Exercise goal => Format the lines of the material from the one containing "this 612×408 image." through the one containing "peeling paint [390, 6, 448, 36]", both included, as a numbered list with blank lines omitted.
>> Begin Data for processing
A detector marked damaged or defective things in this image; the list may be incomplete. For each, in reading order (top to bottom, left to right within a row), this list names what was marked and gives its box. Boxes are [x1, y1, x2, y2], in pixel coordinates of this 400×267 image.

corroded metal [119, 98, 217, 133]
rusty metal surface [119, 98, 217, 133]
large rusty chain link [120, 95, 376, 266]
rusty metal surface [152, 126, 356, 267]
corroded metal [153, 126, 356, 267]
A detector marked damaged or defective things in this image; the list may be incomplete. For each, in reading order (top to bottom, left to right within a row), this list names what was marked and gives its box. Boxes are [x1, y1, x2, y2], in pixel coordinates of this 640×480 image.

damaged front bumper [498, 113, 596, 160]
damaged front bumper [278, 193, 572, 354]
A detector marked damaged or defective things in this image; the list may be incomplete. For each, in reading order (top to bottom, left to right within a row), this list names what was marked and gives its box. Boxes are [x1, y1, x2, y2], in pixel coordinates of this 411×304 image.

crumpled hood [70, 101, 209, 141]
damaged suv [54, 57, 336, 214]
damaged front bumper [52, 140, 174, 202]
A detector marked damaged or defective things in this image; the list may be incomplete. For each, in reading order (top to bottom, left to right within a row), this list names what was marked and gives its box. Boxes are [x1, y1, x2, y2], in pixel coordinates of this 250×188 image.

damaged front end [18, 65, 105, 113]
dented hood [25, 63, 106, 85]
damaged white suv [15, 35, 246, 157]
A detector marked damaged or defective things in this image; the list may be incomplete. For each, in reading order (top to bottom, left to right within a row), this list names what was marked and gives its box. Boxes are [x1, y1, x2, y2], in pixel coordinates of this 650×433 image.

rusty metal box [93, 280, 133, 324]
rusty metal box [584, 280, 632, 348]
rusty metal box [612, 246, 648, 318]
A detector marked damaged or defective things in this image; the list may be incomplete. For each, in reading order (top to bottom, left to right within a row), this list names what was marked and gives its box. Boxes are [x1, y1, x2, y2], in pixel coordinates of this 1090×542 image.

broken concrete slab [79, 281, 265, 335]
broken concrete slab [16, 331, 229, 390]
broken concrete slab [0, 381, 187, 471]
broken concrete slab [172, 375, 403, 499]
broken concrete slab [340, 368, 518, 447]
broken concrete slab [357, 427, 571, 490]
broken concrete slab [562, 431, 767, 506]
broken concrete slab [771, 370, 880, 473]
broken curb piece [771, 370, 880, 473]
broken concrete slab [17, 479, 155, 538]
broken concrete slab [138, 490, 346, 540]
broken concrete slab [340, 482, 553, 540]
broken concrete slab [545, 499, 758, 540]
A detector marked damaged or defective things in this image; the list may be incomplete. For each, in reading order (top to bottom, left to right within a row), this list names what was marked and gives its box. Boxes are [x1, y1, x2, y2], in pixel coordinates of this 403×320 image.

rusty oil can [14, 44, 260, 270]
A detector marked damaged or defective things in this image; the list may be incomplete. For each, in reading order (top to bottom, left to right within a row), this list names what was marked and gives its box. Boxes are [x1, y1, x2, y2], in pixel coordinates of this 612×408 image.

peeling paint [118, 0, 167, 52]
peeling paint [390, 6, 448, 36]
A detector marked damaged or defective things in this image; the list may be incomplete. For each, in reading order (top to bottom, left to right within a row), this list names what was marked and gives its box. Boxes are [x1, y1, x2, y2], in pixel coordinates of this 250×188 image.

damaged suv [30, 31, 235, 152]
>> End Data for processing
Solution for this exercise =>
1. A detector marked damaged or defective things in this image; the list may be incomplete. For each, in reading order (top to bottom, left to right within a row), this list names what was marked and gives its box. Boxes are [x1, y1, x2, y2], in pixel coordinates of this 612×408 image.
2. peeling paint [118, 0, 167, 52]
3. peeling paint [390, 6, 448, 36]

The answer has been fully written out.